▶ _Prompt_:
Reproduce every item below word for word, leaving nothing out and changing nothing.

═════ Records shown

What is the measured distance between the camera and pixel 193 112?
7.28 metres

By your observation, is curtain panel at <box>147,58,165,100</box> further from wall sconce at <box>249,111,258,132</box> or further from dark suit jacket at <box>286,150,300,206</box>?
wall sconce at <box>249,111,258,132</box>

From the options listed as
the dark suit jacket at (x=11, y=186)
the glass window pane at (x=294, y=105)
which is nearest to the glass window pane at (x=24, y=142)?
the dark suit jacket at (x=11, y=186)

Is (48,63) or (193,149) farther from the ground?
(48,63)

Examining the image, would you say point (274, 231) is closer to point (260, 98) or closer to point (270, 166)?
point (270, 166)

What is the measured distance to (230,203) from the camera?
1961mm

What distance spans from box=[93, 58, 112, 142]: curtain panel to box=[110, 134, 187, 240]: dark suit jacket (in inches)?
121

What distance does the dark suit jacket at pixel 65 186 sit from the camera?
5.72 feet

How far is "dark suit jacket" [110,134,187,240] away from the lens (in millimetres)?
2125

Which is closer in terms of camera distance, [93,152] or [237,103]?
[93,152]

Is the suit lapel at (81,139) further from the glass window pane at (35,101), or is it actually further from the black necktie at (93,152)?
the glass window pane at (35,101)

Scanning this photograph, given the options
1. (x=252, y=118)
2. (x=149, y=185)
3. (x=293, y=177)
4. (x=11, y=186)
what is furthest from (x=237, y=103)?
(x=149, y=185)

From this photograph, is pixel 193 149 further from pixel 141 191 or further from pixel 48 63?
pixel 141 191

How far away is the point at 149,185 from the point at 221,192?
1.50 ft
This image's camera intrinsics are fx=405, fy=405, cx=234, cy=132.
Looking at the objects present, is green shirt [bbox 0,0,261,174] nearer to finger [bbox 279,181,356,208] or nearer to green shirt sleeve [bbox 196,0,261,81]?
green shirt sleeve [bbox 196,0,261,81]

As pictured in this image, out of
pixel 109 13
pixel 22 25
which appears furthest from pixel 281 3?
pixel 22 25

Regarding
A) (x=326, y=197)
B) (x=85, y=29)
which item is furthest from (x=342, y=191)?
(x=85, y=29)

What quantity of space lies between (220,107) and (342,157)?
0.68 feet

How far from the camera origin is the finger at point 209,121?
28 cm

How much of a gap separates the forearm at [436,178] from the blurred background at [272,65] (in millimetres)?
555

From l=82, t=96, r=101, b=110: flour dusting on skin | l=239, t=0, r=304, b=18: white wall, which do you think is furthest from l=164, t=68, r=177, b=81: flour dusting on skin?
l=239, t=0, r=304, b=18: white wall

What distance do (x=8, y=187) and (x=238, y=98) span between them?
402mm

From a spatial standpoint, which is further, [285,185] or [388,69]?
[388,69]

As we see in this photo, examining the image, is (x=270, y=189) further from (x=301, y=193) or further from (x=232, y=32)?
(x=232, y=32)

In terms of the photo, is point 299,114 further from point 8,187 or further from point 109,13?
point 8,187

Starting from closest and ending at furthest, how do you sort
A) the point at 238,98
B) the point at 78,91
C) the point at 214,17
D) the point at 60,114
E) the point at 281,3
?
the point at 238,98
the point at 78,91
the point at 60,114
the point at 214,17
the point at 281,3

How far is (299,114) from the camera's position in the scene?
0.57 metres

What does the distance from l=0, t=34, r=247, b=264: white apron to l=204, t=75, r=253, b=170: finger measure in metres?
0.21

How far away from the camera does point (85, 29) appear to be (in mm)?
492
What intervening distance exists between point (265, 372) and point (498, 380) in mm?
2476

══════════

▶ _Answer below_:
What is the measured distance between the camera and pixel 193 112?
7.28 metres

By your observation, is curtain panel at <box>147,58,165,100</box> further from wall sconce at <box>249,111,258,132</box> or further from dark suit jacket at <box>286,150,300,206</box>?
wall sconce at <box>249,111,258,132</box>

From the options listed as
the dark suit jacket at (x=11, y=186)
the glass window pane at (x=294, y=105)
which is nearest to the glass window pane at (x=24, y=142)?
the dark suit jacket at (x=11, y=186)

Is (48,63) or (193,149) farther from the ground?
(48,63)

Examining the image, would you say point (274, 231) is closer to point (260, 98) or closer to point (270, 166)?
point (270, 166)

What is the measured distance to (230,203) from the camera?
1961mm

What distance spans from box=[93, 58, 112, 142]: curtain panel to box=[110, 134, 187, 240]: dark suit jacket (in inches)?
121

What distance does the dark suit jacket at pixel 65 186 sit from the camera?
5.72 feet

How far is "dark suit jacket" [110,134,187,240] away from the lens (in millimetres)?
2125

Which is closer in terms of camera distance, [93,152] or [237,103]?
[93,152]

Is the suit lapel at (81,139) further from the glass window pane at (35,101), or is it actually further from the black necktie at (93,152)?
the glass window pane at (35,101)

Scanning this photograph, given the options
1. (x=252, y=118)
2. (x=149, y=185)
3. (x=293, y=177)
4. (x=11, y=186)
what is furthest from (x=237, y=103)?
(x=149, y=185)

From this photograph, is pixel 193 149 further from pixel 141 191 or further from pixel 48 63?
pixel 141 191

How far away is the point at 149,185 from the point at 221,192?
1.50 ft
This image's camera intrinsics are fx=405, fy=405, cx=234, cy=132.
Looking at the objects present, is green shirt [bbox 0,0,261,174] nearer to finger [bbox 279,181,356,208] or nearer to green shirt sleeve [bbox 196,0,261,81]?
green shirt sleeve [bbox 196,0,261,81]

As pictured in this image, out of
pixel 109 13
pixel 22 25
which appears furthest from pixel 281 3?
pixel 22 25

Regarding
A) (x=326, y=197)
B) (x=85, y=29)
which item is furthest from (x=342, y=191)?
(x=85, y=29)

What quantity of space lies between (220,107) and (342,157)?
0.68 feet

How far from the camera origin is the finger at point 209,121?
28 cm

How much of a gap separates the forearm at [436,178] from the blurred background at [272,65] (in millimetres)?
555

From l=82, t=96, r=101, b=110: flour dusting on skin | l=239, t=0, r=304, b=18: white wall, which do you think is furthest from l=164, t=68, r=177, b=81: flour dusting on skin?
l=239, t=0, r=304, b=18: white wall

What distance do (x=8, y=187) and (x=238, y=98) span between them?
402mm

From a spatial standpoint, which is further, [285,185] or [388,69]?
[388,69]

As we see in this photo, examining the image, is (x=270, y=189) further from (x=301, y=193) or further from (x=232, y=32)?
(x=232, y=32)

In terms of the photo, is point 299,114 further from point 8,187 or further from point 109,13?
point 8,187

Starting from closest and ending at furthest, how do you sort
A) the point at 238,98
B) the point at 78,91
C) the point at 214,17
D) the point at 60,114
E) the point at 281,3
?
the point at 238,98
the point at 78,91
the point at 60,114
the point at 214,17
the point at 281,3

How far is (299,114) from the camera's position in the scene?
0.57 metres

What does the distance from l=0, t=34, r=247, b=264: white apron to l=204, t=75, r=253, b=170: finger measure in metres?
0.21

How far away from the camera does point (85, 29) appear to be (in mm)?
492
What intervening distance exists between point (265, 372) and point (498, 380) in mm?
2476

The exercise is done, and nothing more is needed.